Vu les autres pièces du dossier ;
Vu le code de justice administrative ;




Considérant ce qui suit :

1. Aux termes de l'article L. 521-2 du même code : " Saisi d'une demande en ce sens justifiée par l'urgence, le juge des référés peut ordonner toutes mesures nécessaires à la sauvegarde d'une liberté fondamentale à laquelle une personne morale de droit public ou un organisme de droit privé chargé de la gestion d'un service public aurait porté, dans l'exercice d'un de ses pouvoirs, une atteinte grave et manifestement illégale. Le juge des référés se prononce dans un délai de quarante-huit heures ". En vertu de l'article L. 522-3 du même code, le juge des référés peut, par une ordonnance motivée, rejeter une requête sans instruction ni audience lorsque la condition d'urgence n'est pas remplie ou lorsqu'il apparaît manifeste, au vu de la demande, que celle-ci ne relève pas de la compétence de la juridiction administrative, qu'elle est irrecevable ou qu'elle est mal fondée. A cet égard, il appartient au juge d'appel de prendre en considération les éléments recueillis par le juge du premier degré dans le cadre de la procédure écrite et orale qu'il a diligentée.

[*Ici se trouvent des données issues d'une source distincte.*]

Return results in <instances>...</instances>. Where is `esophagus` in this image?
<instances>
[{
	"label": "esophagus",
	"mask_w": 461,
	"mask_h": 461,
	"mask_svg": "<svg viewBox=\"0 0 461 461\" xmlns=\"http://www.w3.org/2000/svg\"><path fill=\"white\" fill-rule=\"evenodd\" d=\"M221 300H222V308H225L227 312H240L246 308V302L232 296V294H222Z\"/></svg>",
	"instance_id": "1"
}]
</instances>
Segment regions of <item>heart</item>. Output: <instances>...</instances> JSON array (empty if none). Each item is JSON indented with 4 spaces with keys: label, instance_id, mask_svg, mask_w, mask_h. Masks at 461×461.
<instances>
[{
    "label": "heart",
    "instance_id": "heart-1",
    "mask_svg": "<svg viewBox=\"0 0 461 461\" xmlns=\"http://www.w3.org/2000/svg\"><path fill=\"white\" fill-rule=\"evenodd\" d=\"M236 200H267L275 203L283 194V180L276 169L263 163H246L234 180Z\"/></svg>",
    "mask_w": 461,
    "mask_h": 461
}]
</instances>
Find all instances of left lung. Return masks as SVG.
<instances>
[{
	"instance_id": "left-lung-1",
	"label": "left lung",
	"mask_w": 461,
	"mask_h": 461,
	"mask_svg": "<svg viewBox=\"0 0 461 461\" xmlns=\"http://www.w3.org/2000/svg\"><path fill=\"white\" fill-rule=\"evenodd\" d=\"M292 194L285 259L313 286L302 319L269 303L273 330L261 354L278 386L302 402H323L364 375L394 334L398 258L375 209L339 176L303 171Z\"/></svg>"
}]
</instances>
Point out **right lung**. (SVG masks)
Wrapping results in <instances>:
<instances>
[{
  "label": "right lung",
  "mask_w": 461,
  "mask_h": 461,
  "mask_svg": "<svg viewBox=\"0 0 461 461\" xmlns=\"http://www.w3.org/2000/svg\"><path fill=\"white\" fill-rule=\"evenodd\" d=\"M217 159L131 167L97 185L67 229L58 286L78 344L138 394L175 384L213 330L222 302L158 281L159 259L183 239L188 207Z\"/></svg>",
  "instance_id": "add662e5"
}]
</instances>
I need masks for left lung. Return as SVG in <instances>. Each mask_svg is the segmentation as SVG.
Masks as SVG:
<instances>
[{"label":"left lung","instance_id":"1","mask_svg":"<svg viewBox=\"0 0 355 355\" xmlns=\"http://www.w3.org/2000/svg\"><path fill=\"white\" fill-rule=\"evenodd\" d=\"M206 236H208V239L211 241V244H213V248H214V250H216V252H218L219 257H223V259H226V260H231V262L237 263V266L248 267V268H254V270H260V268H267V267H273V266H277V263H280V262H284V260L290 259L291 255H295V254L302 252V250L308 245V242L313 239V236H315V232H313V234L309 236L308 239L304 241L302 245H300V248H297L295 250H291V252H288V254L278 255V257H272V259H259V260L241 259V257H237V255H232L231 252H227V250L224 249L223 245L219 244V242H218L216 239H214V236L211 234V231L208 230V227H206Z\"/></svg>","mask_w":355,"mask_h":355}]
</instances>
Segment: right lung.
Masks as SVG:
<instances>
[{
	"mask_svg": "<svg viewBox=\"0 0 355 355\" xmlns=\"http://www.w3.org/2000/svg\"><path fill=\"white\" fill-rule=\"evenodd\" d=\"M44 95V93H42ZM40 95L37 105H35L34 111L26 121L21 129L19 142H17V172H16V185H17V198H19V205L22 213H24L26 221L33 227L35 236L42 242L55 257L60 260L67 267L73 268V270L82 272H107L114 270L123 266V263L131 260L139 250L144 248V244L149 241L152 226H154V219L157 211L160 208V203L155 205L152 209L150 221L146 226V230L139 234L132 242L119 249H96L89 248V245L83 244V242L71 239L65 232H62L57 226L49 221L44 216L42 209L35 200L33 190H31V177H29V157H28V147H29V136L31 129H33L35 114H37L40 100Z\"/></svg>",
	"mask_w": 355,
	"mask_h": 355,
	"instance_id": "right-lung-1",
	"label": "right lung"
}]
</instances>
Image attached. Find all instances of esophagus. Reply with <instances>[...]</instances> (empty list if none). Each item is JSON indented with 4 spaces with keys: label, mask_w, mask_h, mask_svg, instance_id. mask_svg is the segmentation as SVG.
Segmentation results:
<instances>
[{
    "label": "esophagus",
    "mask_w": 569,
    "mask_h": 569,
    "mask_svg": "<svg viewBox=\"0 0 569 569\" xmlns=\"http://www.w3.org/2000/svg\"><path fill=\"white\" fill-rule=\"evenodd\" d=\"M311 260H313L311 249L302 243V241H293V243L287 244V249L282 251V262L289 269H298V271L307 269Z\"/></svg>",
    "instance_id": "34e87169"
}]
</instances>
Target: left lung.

2. L'urgence justifie que soit prononcée la suspension d'un acte administratif lorsque l'exécution de celui-ci porte atteinte, de manière suffisamment grave et immédiate, à un intérêt public, à la situation du requérant ou aux intérêts qu'il entend défendre. Il appartient au juge des référés d'apprécier concrètement, compte tenu des justifications fournies par le requérant, si les effets de l'acte litigieux sont de nature à caractériser une urgence justifiant que l'exécution de la décision soit suspendue. L'urgence doit être appréciée objectivement et compte tenu de l'ensemble des circonstances de l'affaire, à la date à laquelle le juge des référés se prononce.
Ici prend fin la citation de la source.